James William B. Dykes, who had been employed in revenue work in the district of Salem, stated before the House of Commons that throughout that Province the evils of the Ryotwari System were (1) irregularity in assessments which were increased if the cultivators improved their lands; (2) uncertainty of tenure, and (3) the obscurity of the revenue rules which were never made known to the ignorant cultivators.2

The Administration of Madras was then forced to adopt a large remedial measure in 1855, similar to that which had been adopted in Northern India in 1833, and in Bombay in 1835. An extensive Survey and Settlement were determined upon; and in their well-known order of 1855, the Madras Government anticipated the happiest results from this Settlement.

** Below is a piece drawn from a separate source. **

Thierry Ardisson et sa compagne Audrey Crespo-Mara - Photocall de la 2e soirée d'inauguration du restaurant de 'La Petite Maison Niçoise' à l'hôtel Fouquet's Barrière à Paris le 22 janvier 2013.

"An accurate survey and careful settlement of the land revenue will remove the evils. Each man's payment will be certain; as a general rule there will be no remissions to be intrigued for or purchased; and thus the scope for cringing and bribery on the one part, and of corruption on the other, will be very greatly diminished; and there is no doubt that, under such a system, a larger revenue may be obtained than at present, with less inconvenience to the people. Not only will the greater proportion of the payments now made to the Government Officers be saved to the Ryot, but by an equal distribution of taxation, those who now pay exorbitantly will be relieved from such extra exertion, and the burden will be laid on those who now, unfairly, evade it. Nor is this all; it is morally certain that, with a

1 First Report of the Select Committee of the House of Commors, 1853, p. 286. Fourth Report, p. 124.

moderate and fixed assessment the occupation of land will rapidly increase. At present, cultivation is undoubtedly repressed by the heavy burdens on the land direct and indirect; but when these are lightened, not only will the properly agricultural classes extend their holdings, but numbers of the trading classes will apply their acquisitions to agriculture.

"Further, it is certain that the high assessments and the absence of accurate accounts give occasion to very extensive fraud and the concealment of cultivation. Occasionally instances of this are brought to light on a large scale, so as to prove its existence, and it is well known to all revenue officers that it exists largely, but is concealed through the purchased connivance of the subordinate officials. With reduced assessments, there would be less of this fraudulent evasion, because there would be less inducement to pay for such connivance; and with an accurate survey and clear and simple accounts such fraud would become difficult and dangerous.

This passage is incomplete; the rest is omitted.